Türkiye İstatistik Kurumu (TÜİK), 2024 yılına ait “Ölüm ve Ölüm Nedeni İstatistikleri”ni kamuoyuyla paylaştı. Açıklanan verilere göre, Van’da ölüm oranı Türkiye genelinde en düşük illerden biri olmasına rağmen, en fazla ölüm dolaşım sistemi hastalıklarından kaynaklandı. Tümör kaynaklı ölümlerin oranındaki artış ise dikkat çekti.
TÜİK verilerine göre Türkiye genelinde ölüm sayısı 2023 yılında 526 bin 416 iken 2024 yılında 489 bin 361’e geriledi. Ölen kişilerin yüzde 54,8’ini erkekler, yüzde 45,2’sini ise kadınlar oluşturdu.

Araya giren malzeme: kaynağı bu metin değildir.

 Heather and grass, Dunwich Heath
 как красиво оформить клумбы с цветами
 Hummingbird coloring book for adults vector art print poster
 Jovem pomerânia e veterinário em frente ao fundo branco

Van'da Dolaşım Sistemi Hastalıkları İlk Sırada
Van ili, kaba ölüm hızında binde 2,9 oranıyla Hakkari ve Şırnak’ın ardından en düşük ölüm oranına sahip üçüncü il oldu. Ancak ölüm nedenlerine bakıldığında, dolaşım sistemi hastalıkları yüzde 29,9 ile ilk sırada yer aldı. Türkiye genelinde bu hastalıklara bağlı ölüm oranında en düşük ikinci il olan Van’da, bu oran ciddi bir halk sağlığı sorununa işaret ediyor.

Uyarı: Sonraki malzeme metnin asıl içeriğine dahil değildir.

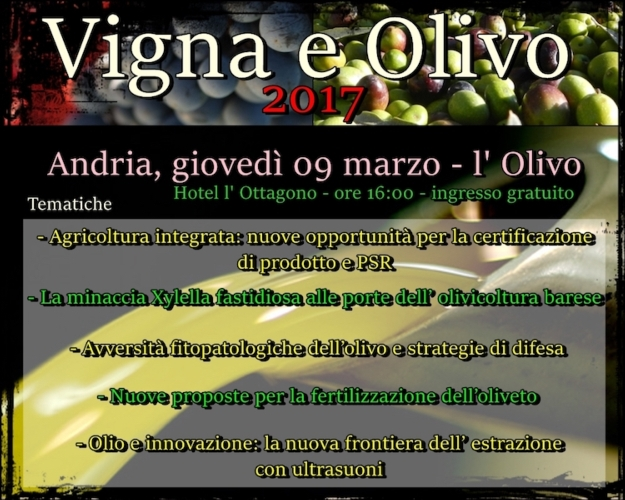 vigna-e-olivo-andria-9-marzo-2017-olivo-tematiche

Dolaşım sistemi hastalıklarından ölümlerde en büyük payı ise yüzde 42,9 ile iskemik kalp hastalıkları aldı. Onu diğer kalp hastalıkları ve beyin damar hastalıkları (serebro-vasküler hastalıklar) izledi.
Tümör Kaynaklı Ölümlerde Dördüncü Sırada
Van’da dikkat çeken bir diğer ölüm nedeni ise tümörler oldu. TÜİK verilerine göre, iyi ve kötü huylu tümörlerden kaynaklı ölümler yüzde 20,3 oranla kaydedildi. Bu oran Van’ı Türkiye genelinde tümör kaynaklı ölüm oranı en yüksek dördüncü il konumuna taşıdı.
En fazla görülen tümör türlerinin başında gırtlak, soluk borusu, bronş ve akciğer kanserleri geldi.
Bebek ve Çocuk Ölümlerinde Düşüş
Veriler bebek ve çocuk ölümlerinde ise olumlu bir tabloya işaret etti. 2023 yılında binde 10,1 olan bebek ölüm hızı, 2024 yılında binde 9,0’a geriledi. Beş yaş altı çocuk ölüm hızı ise binde 11,1 olarak belirlendi.
Sağlık Politikalarına Çağrı
Uzmanlar, özellikle dolaşım sistemi hastalıkları ve kanser türleriyle mücadelede erken teşhis, düzenli sağlık kontrolleri ve yaşam tarzı değişikliklerinin hayati önemde olduğunu vurguluyor. Veriler, Van’da bu hastalıklara karşı sağlık politikalarının güçlendirilmesi gerektiğini bir kez daha ortaya koydu.